L’envie de rien, un symptôme critique.

4 03 2009

blog.jpgIl m’arrivait certains jours d’être fauchée en plein vol.

J’utilise cette métaphore car elle colle vraiment à ce que je ressentais.


La veille, par exemple, je faisais des activités, normalement ou je me lançais dans des projets et puis, là, soudain, plus rien, aucun intérêt, incapacité à faire quelque chose, tout m’ennuie, je reste couchée, je dors, je vois tout en noir et je m’arrête là car comme a dit Michele dans son commentaire, je la cite « j’en passe et des pires ».

A. Les éléments déclencheurs.

Or, il s’avère que j’ai voulu savoir si certains faits, certaines situations, certains moments étaient davantage propices à la naissance de cet état paralysant et ravageur ( on a l’impression que tous nos efforts ou progrès de la veille sont balayés, réduits à néant) .

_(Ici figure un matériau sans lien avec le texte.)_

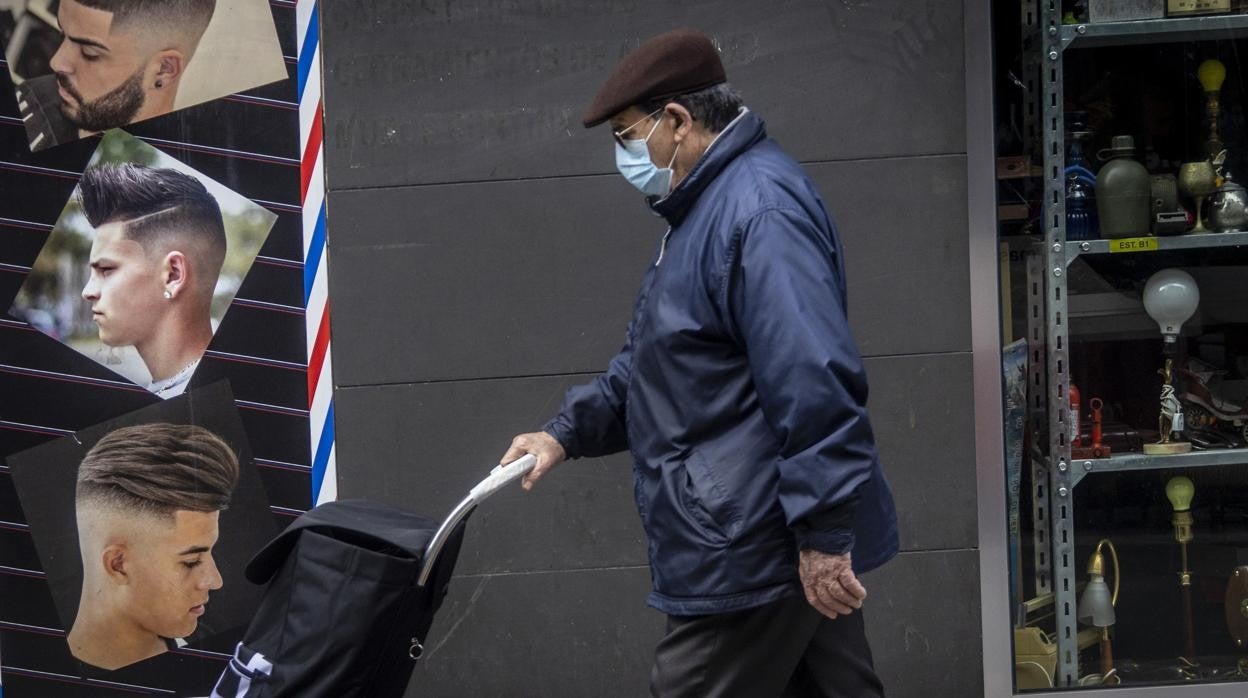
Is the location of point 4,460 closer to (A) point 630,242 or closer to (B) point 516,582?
(B) point 516,582

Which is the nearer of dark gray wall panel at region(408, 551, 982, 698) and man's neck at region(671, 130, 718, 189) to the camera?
man's neck at region(671, 130, 718, 189)

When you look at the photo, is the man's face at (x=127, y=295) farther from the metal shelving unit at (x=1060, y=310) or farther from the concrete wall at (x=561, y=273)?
the metal shelving unit at (x=1060, y=310)

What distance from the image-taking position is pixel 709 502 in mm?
2955

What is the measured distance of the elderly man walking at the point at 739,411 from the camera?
2.82 meters

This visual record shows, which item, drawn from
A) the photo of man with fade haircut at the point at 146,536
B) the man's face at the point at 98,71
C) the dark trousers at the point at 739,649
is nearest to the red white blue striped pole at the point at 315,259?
the photo of man with fade haircut at the point at 146,536

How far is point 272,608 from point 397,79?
220 cm

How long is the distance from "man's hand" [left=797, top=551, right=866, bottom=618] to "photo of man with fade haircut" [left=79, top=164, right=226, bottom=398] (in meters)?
2.61

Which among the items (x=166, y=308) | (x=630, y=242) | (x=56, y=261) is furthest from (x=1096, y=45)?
(x=56, y=261)

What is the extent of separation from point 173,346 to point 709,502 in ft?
8.11

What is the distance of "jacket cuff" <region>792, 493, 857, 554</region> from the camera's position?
281 cm

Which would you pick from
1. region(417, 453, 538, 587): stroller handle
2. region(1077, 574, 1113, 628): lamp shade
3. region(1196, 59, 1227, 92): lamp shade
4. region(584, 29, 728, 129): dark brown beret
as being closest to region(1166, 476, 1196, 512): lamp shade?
region(1077, 574, 1113, 628): lamp shade

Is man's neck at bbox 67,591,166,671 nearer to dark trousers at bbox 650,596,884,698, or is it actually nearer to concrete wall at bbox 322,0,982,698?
concrete wall at bbox 322,0,982,698

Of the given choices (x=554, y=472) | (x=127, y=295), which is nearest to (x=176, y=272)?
(x=127, y=295)

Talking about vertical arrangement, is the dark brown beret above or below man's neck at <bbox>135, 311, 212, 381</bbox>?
above
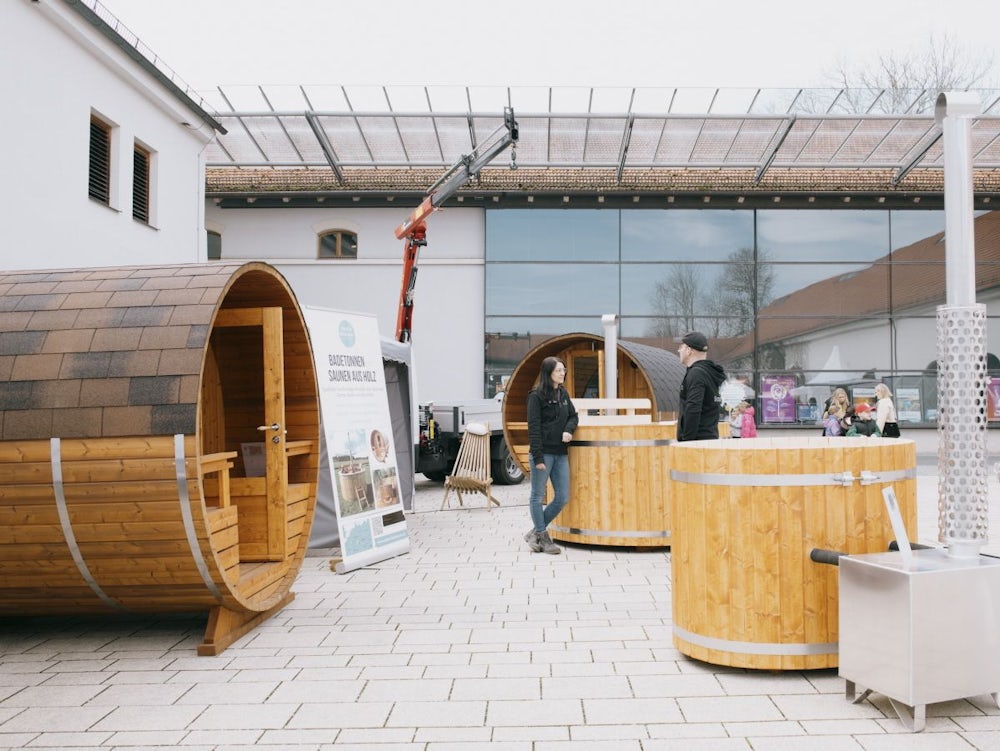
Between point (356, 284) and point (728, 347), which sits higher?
point (356, 284)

Je pense que la réponse est à la fois personnelle (nous fonctionnons tous différemment) et en même temps que l’on peut trouver des dénominateurs communs à ces éléments déclencheurs :

- ce qui arrive en première position dans mon cas, c’est la déception sentimentale (je vais expliquer car cela  dépasse le cadre de la vie amoureuse).

_ ce qui arrive en second , ce sont les difficultés à gérer les choses du quotidien, difficultés qui engendrent l’impression de « je ne vais jamais y arriver » et donc qui me conduisent au « à quoi bon ? » et à la paralysie évoquée ci-dessus. (j’en reparlerai dans un autre article)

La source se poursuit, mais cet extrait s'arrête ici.